Currently, skill/coordinator falls back to DeepSeek V3 because the Anthropic API key on the cluster ran out of credits. This is worth understanding: the Claude.ai Pro subscription and the Anthropic API are completely separate billing systems. The €169 on the usage screen spent during this week bought chat interface access — not API credits. Those require a separate top-up at console.anthropic.com. The fallback means the coordinator tier keeps working, just with a less capable model until that is sorted.


What a week of €200 AI spend actually produces

A week of heavy Claude.ai use bought a lot of interactive sessions — some productive, some going in circles, some that turned into blog posts about the going-in-circles. The part that felt like a real shift was realising that the tool use pattern matters as much as the tool.

The observability research for €0.008 — not approximately, precisely €0.008 — would have taken me two to three hours to produce manually: reading Authentik’s documentation, checking Mailu’s GitHub issues for Prometheus support, cross-referencing Nextcloud’s monitoring guide. The reasoning model did that synthesis in one call.

The max_tokens debugging taught something real about how LiteLLM works internally — knowledge that is now in the config comments and will prevent the same confusion next time. The reloader annotation on the wrong YAML level is the kind of thing that costs two hours and teaches you something permanent.

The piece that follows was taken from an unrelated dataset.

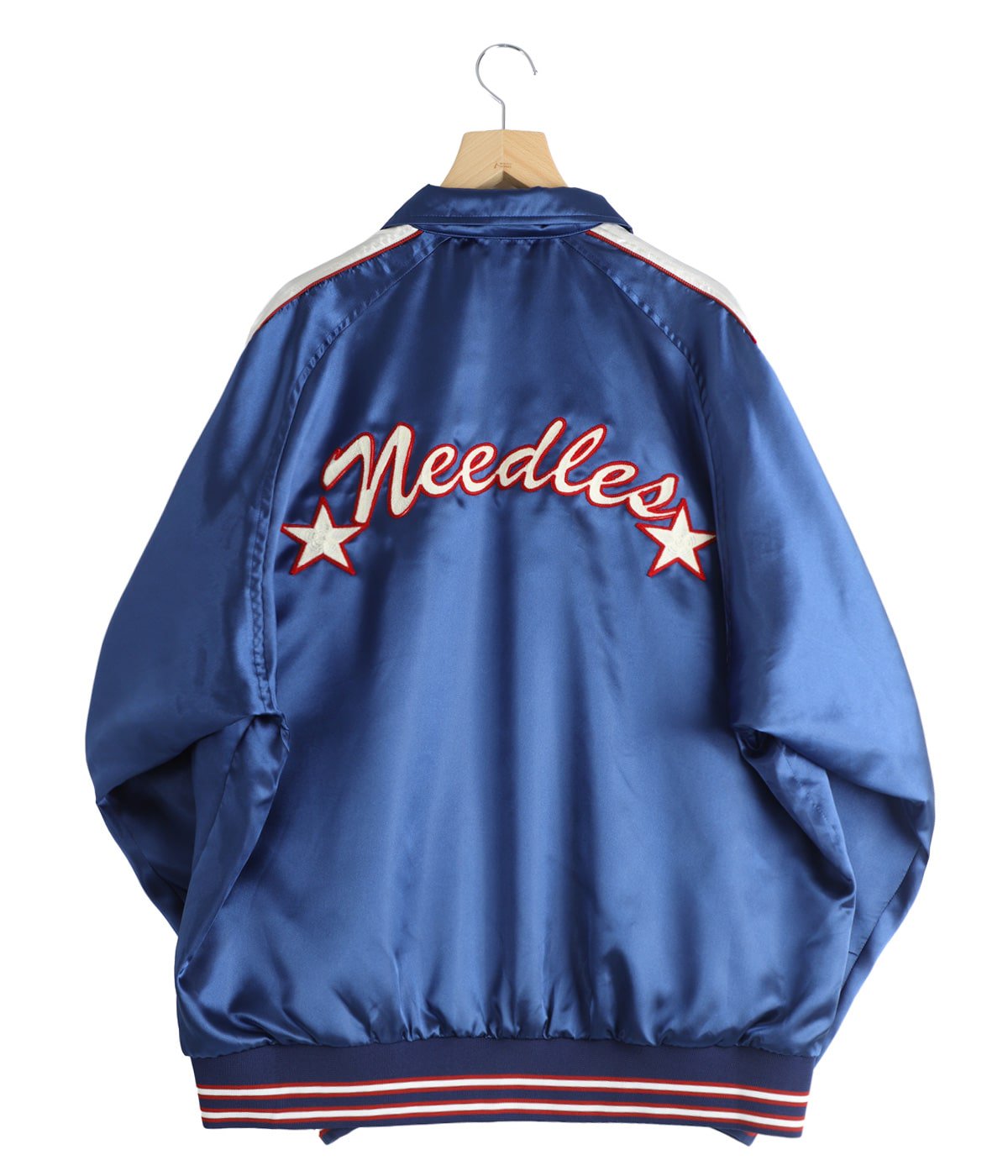 超希少品　美品　SCIENCE WORLD CLOTHING ジャケット Stadium Jacket - Poly Sateen | NEEDLES(ニードルズ) / アウター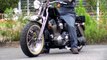 Harley Davidson XLH883 HUGGER SPORTSTER Springer Screamin' Eagle Custom 1508020681 ｋ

Nothing worked in one go. The Ollama hostname was wrong. Two Gemini models were deprecated. One OpenRouter model vanished. The max_tokens fix took three iterations. Getting from “I have a LiteLLM config” to “every route is tested and the fallbacks trigger correctly” took a full day across multiple sessions.

That is not a failure of the tooling. That is what integration work looks like. The tooling is genuinely good — LiteLLM’s health endpoint, usage-based-routing-v2, Reloader’s automatic ConfigMap detection. Every bug was configuration, not fundamentals.

The week’s bill is what prompted the build. The build is what makes next week cheaper.


Infrastructure lives at apps/base/litellm/ in the FluxCD repo. The headless task files are in /tmp/ on the development machine — prompts, not manifests, so not committed. The observability research output feeds the next implementation session.